Pilpres AS 2024 diprediksi akan membawa angin perubahan dalam kebijakan ekonomi yang dapat mengguncang perekonomian global, termasuk Indonesia.
Dalam menghadapi potensi kebijakan proteksionisme yang semakin ketat dari AS, pemerintah Indonesia perlu mengambil langkah-langkah proaktif untuk menjaga stabilitas ekonomi dan memperkuat posisinya dalam perdagangan internasional.
Meningkatkan daya saing produk lokal dan memperluas pasar ekspor menjadi sangat krusial, agar Indonesia tidak terjebak dalam ketergantungan pada satu pasar saja. Dengan diversifikasi pasar yang cerdas, Indonesia dapat meminimalisir dampak negatif jika hubungan dagang dengan AS atau China berubah.
Abdul Muttalib menekankan pentingnya menjelajahi peluang baru di negara-negara lain untuk memperkuat jaringan perdagangan. Oleh karena itu, pemerintah dan pelaku bisnis dituntut untuk merancang strategi yang fleksibel, siap menghadapi guncangan dalam ekonomi global yang terus berubah.
Tentu! Berikut adalah versi yang lebih menarik dari berita tersebut: Trump diprediksi akan kembali mengusung kebijakan proteksionisme yang bertujuan untuk menjaga agar industri dalam negeri Amerika Serikat tetap kokoh dan terlindungi dari gempuran pasar global.

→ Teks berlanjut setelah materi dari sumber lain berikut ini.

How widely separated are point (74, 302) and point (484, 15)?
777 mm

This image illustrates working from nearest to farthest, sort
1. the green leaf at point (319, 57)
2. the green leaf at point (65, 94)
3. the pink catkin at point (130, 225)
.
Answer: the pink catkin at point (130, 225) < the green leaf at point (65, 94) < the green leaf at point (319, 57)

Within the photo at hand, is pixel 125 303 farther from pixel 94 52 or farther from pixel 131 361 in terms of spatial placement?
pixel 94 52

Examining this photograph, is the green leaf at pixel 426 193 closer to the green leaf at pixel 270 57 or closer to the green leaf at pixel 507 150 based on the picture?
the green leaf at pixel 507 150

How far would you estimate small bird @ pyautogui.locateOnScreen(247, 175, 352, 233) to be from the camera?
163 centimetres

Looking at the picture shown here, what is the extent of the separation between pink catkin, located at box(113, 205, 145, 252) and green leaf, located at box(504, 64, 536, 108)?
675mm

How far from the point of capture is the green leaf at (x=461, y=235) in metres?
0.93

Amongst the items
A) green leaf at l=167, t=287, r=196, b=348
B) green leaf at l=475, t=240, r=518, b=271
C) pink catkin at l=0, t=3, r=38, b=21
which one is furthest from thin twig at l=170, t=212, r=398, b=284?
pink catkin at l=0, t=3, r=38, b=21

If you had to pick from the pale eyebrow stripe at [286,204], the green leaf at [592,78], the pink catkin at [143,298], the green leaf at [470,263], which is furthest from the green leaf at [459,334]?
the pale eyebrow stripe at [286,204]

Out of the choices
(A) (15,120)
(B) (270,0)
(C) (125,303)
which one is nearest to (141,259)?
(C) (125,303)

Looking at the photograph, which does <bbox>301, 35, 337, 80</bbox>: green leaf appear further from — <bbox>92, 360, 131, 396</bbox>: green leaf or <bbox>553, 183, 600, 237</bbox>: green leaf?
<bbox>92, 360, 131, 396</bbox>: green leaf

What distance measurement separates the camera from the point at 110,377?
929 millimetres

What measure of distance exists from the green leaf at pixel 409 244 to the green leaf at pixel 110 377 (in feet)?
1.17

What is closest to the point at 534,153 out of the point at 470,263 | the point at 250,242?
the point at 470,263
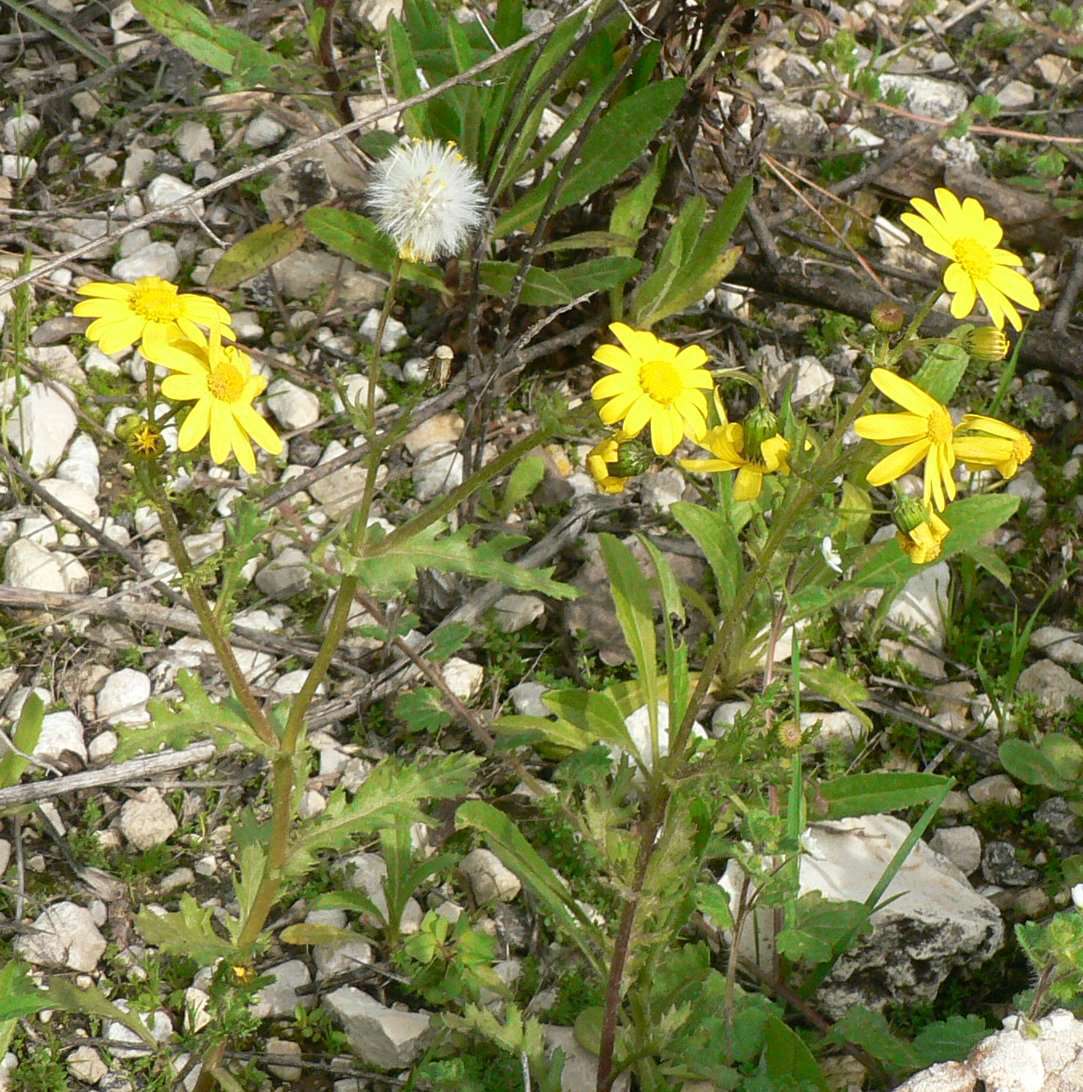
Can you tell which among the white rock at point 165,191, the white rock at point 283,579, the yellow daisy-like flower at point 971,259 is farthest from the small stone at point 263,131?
the yellow daisy-like flower at point 971,259

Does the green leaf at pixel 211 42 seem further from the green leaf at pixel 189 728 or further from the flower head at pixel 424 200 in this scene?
the green leaf at pixel 189 728

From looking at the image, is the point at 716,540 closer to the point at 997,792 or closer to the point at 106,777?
the point at 997,792

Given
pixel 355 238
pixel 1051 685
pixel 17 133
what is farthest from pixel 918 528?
pixel 17 133

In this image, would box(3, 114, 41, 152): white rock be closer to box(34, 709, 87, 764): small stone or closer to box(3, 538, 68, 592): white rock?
box(3, 538, 68, 592): white rock

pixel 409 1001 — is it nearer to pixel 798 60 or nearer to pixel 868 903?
pixel 868 903

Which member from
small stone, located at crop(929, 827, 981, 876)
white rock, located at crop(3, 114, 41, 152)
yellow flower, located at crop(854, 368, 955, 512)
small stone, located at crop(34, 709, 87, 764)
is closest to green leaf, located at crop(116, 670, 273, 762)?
small stone, located at crop(34, 709, 87, 764)
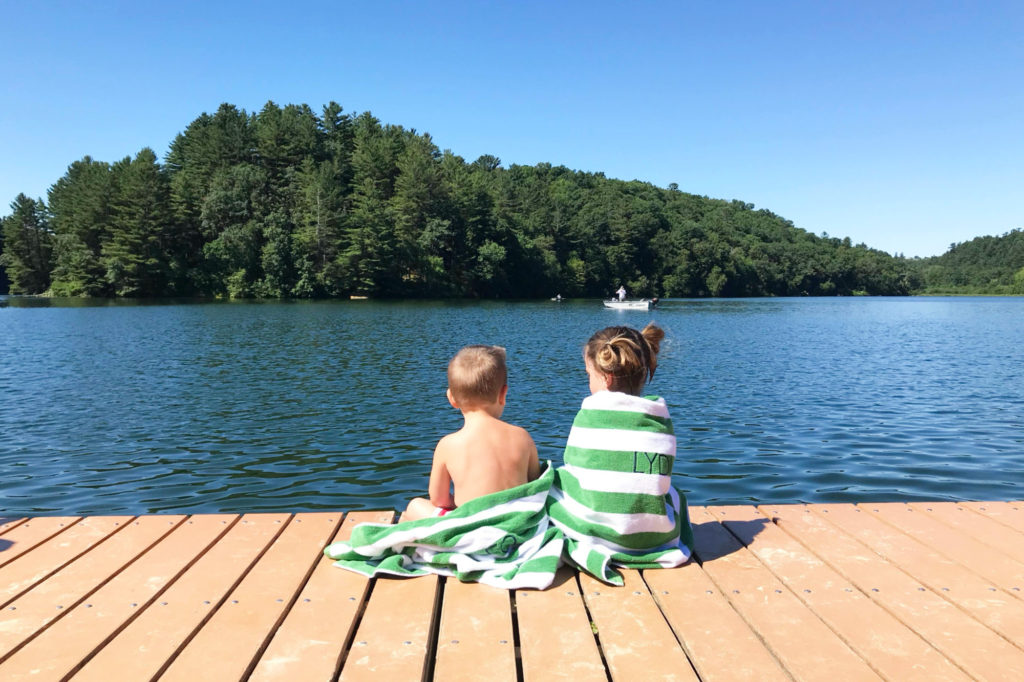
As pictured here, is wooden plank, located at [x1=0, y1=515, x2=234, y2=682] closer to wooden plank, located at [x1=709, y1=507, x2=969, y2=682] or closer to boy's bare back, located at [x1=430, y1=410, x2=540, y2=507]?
boy's bare back, located at [x1=430, y1=410, x2=540, y2=507]

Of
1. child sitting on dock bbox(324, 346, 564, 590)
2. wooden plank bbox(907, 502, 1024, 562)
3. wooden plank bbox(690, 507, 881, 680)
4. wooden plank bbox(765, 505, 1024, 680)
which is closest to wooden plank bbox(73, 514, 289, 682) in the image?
child sitting on dock bbox(324, 346, 564, 590)

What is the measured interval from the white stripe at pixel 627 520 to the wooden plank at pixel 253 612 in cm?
136

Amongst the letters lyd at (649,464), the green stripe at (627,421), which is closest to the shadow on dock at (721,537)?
the letters lyd at (649,464)

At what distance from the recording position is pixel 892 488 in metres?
8.22

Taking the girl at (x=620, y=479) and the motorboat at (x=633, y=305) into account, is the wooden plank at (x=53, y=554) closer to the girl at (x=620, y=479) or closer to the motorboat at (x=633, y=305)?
the girl at (x=620, y=479)

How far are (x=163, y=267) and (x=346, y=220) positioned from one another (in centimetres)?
1629

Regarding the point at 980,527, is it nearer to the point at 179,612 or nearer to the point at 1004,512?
the point at 1004,512

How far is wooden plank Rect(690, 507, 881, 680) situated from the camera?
98.2 inches

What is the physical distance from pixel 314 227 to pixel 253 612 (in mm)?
61505

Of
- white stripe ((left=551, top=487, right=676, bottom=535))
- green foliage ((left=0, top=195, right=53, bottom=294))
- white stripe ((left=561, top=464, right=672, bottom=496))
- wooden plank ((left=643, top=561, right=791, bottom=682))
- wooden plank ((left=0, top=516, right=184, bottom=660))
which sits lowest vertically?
wooden plank ((left=0, top=516, right=184, bottom=660))

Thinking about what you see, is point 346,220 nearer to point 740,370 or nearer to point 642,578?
point 740,370

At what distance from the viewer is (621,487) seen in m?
3.26

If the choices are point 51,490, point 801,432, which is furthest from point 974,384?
point 51,490

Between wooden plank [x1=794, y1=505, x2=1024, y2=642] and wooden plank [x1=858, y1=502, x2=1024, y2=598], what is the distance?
60mm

Kebijakan proteksionisme yang diterapkan oleh Trump berpotensi mengerek tarif impor, yang berarti produk-produk Indonesia akan melambung harganya di pasar Amerika Serikat. Akibatnya, daya saing barang-barang kita bisa tergerus, membuatnya semakin sulit untuk bersaing di negeri Paman Sam.
Kebijakan proteksionisme menjadi sorotan sebagai strategi ekonomi yang berfokus pada perlindungan industri lokal dengan cara membatasi arus barang impor.
Melalui penerapan tarif tinggi dan regulasi ketat terhadap produk luar negeri, kebijakan ini berupaya mengurangi persaingan dari luar dan memberikan kesempatan bagi industri dalam negeri untuk tumbuh dan berkembang pesat.
Pemerintah perlu segera mengambil langkah strategis untuk mendiversifikasi pasar ekspor dan memperkuat daya saing produk lokal, sehingga dapat beradaptasi dengan cepat terhadap dinamika perubahan ekonomi global yang terus bergulir.
(Ayo ikuti saluran WhatsApp KapanLagi.com biar enggak ketinggalan update dan berita terbaru seputar dunia hiburan tanah air dan juga luar negeri. Klik di sini ya, Klovers!)